Can we use REPAIR TABLE to repair InnoDB tables?

No. REPAIR TABLE only work on MyISAM.

How can we repair InnoDB Tables?

REPAIR TABLE only applies to MyISAM.

If a table check indicates that an InnoDB table has problems, you should be able to restore the table to a consistent state by dumping it with mysqldump, dropping it, and re-creating it from the dump file:

shell> mysqldump db_name table_name > dump_file
shell> mysql db_name < dump_file

In the event of a crash, some InnoDB tables might need repairs. Normally, it suffices simply to restart the server because InnoDB performs auto-recovery. In rare cases, the server might not start up due to failure of InnoDB auto-recovery. If that happens, use the following procedure:

  1. Restart the server with the —innodb_force_recovery option set to a value in the range from 1 to 6. These values indicate increasing levels of caution in avoiding a crash, and increasing levels of tolerance for possible inconsistency in the recovered tables. A good value to start with is 4.
  2. When you start the server with —innodb_force_recovery set to non-zero value, InnoDB treats the tablespace as read-only.

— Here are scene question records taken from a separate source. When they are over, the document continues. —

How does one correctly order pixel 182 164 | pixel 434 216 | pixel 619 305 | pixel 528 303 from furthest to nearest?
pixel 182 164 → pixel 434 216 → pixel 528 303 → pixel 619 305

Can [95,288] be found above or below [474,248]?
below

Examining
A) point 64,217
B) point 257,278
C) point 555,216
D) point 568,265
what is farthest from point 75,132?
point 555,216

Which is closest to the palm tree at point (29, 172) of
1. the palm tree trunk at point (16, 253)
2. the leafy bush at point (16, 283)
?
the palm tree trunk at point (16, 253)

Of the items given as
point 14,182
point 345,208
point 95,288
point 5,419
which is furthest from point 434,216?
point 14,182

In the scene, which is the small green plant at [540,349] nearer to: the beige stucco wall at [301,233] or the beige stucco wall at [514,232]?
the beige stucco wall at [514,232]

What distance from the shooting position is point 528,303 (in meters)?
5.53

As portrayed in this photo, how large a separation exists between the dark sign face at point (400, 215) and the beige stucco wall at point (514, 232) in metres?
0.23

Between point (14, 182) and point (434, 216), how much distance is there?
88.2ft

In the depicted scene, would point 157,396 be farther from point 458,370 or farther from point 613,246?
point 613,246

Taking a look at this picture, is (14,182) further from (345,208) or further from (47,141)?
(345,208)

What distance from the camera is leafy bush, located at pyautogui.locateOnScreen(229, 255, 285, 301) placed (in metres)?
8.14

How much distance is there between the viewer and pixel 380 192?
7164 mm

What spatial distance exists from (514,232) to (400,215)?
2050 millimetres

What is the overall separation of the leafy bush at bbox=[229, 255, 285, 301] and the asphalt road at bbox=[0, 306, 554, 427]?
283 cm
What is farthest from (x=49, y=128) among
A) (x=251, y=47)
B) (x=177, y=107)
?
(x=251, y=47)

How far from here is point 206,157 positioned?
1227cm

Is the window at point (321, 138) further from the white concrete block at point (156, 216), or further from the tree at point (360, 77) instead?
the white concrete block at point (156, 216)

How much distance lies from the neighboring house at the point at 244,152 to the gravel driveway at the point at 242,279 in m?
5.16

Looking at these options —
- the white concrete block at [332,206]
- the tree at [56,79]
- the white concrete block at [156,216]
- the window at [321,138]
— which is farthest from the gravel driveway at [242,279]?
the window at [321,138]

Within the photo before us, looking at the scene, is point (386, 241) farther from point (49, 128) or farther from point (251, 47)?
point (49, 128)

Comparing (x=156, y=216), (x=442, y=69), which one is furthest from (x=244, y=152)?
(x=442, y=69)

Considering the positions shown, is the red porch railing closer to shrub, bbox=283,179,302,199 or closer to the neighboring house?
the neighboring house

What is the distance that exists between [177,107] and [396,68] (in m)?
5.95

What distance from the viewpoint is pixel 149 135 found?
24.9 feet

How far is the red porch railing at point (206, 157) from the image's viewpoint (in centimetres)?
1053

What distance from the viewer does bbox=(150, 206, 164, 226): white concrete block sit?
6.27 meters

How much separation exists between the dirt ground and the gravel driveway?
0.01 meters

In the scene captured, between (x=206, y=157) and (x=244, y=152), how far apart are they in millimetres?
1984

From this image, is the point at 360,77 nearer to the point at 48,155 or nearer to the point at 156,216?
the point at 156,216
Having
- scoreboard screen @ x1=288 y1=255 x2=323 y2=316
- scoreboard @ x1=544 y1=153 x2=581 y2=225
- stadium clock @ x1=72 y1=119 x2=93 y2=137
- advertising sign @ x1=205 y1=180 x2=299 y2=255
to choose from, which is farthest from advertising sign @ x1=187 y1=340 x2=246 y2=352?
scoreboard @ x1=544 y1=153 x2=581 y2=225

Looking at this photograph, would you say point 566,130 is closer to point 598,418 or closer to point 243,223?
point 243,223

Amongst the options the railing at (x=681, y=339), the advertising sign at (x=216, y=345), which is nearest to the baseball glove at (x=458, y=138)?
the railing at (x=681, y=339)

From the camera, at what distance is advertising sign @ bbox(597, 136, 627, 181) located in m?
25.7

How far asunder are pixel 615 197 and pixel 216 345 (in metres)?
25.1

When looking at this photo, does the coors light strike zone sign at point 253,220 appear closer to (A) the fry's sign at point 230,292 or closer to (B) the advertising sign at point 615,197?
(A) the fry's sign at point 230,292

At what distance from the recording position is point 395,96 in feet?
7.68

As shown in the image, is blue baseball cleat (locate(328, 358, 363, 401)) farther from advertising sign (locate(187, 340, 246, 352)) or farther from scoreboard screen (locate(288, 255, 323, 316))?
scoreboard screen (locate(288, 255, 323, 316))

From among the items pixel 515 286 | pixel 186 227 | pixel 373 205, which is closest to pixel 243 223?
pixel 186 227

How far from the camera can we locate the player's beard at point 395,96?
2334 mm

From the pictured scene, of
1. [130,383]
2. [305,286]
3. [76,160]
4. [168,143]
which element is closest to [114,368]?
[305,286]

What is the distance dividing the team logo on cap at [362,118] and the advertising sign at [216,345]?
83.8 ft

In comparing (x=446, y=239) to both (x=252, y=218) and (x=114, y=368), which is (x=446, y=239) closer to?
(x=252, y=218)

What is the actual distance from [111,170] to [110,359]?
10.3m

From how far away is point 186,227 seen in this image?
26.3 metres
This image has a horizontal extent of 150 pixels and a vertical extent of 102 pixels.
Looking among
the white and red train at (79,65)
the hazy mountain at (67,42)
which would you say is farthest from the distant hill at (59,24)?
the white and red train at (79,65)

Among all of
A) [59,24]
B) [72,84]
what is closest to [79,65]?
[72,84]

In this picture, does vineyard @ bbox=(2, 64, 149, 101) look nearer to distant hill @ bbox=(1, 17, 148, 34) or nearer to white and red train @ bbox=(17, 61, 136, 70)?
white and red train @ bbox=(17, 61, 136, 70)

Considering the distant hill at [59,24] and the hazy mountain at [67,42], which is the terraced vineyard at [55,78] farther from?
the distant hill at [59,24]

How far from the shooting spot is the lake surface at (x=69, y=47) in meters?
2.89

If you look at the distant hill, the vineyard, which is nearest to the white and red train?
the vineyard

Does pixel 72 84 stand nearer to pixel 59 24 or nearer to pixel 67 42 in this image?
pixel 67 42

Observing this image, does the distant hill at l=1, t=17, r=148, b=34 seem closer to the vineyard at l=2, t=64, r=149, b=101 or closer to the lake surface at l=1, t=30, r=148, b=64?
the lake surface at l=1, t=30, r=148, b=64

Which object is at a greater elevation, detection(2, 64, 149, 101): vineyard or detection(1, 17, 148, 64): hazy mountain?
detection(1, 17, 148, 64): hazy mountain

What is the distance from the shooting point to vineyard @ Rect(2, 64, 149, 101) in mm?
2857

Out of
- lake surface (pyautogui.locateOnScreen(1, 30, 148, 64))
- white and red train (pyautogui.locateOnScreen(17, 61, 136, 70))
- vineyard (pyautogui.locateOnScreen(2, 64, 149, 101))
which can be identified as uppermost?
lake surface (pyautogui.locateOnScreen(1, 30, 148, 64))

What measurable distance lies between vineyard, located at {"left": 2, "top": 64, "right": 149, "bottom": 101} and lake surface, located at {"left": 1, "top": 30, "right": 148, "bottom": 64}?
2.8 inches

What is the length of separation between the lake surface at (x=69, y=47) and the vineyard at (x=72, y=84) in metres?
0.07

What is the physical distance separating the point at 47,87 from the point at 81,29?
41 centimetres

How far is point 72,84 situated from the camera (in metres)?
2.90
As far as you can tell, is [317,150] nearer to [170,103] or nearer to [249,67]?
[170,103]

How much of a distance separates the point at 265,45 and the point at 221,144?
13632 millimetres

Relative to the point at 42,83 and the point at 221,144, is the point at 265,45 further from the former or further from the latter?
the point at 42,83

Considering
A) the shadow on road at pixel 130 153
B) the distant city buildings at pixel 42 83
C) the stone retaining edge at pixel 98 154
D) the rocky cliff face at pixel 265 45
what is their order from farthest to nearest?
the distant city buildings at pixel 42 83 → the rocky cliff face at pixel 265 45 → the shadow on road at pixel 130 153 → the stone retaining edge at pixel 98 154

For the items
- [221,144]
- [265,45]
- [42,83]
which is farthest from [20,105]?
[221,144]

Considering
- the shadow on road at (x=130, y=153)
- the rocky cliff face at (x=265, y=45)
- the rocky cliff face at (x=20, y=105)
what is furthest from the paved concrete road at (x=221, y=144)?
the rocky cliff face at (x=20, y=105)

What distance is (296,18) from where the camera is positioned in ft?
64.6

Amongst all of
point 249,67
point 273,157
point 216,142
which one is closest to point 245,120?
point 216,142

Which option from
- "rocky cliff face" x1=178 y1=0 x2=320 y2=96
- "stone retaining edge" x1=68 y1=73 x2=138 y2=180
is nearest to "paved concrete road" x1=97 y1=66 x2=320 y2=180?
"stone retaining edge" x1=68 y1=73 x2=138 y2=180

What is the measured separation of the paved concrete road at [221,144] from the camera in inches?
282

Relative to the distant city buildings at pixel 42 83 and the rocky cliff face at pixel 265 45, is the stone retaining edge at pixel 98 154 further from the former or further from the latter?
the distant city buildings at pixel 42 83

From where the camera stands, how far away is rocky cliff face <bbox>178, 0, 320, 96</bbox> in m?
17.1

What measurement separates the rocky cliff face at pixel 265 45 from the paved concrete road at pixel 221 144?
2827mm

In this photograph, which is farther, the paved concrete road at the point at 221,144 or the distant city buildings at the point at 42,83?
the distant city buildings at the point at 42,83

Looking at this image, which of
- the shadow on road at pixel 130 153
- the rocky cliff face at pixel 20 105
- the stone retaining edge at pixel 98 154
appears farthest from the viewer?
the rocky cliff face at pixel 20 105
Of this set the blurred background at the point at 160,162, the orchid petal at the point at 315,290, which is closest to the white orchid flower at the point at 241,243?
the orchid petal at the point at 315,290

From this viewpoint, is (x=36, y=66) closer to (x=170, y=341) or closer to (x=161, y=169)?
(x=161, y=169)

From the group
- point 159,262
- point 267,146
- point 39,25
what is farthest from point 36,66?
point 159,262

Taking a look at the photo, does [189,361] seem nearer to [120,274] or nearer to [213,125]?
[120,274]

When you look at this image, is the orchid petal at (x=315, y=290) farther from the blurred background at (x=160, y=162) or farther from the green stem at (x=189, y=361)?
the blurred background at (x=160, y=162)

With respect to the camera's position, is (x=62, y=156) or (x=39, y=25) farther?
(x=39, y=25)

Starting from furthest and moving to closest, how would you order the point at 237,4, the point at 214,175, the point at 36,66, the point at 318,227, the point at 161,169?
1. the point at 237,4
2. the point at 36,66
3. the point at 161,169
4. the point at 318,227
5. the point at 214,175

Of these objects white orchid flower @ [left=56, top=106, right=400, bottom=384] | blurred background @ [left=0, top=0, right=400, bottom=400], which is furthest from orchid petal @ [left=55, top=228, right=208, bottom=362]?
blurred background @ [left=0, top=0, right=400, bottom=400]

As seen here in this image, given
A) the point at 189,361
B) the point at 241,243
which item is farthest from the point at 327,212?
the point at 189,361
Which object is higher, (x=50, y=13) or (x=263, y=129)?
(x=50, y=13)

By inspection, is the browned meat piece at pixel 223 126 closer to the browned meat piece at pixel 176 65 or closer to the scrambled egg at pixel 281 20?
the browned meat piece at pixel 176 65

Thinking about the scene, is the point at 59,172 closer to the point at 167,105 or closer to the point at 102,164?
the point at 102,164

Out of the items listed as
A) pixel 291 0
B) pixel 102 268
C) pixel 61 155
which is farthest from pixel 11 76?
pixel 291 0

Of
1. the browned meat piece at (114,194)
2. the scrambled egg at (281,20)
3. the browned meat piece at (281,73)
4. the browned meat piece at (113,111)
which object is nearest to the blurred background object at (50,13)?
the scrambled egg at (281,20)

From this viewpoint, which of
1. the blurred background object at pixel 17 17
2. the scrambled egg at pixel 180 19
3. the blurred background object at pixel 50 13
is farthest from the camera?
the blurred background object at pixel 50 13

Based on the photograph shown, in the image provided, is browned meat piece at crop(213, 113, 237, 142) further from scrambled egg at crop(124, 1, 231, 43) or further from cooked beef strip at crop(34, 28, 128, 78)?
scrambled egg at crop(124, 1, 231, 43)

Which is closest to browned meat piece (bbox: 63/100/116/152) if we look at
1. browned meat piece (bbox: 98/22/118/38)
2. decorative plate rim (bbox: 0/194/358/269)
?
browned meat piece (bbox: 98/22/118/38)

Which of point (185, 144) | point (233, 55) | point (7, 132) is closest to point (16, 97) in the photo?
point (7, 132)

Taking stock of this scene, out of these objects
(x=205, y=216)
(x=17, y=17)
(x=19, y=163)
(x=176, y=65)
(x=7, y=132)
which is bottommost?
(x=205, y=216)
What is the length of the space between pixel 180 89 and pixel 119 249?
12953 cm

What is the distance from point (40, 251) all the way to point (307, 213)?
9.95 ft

Consequently, you should dump the InnoDB tables with mysqldump and then drop them while the option is in effect. Then restart the server without the —innodb_force_recovery option. When the server comes up, recover the InnoDB tables from the dump files.
  3. If the preceding steps fail, it is necessary to restore the InnoDB tables from a previous backup.

How can we enable MyISAM Auto-Repair?

MySQL server can be instructed to check and repair MyISAM tables automatically. With automatic repair enabled, the server checks each MyISAM table when it opens it to see whether the table was closed properly that last time it was used, and is not marked as needing repair. If the table is not okay, the server repairs it.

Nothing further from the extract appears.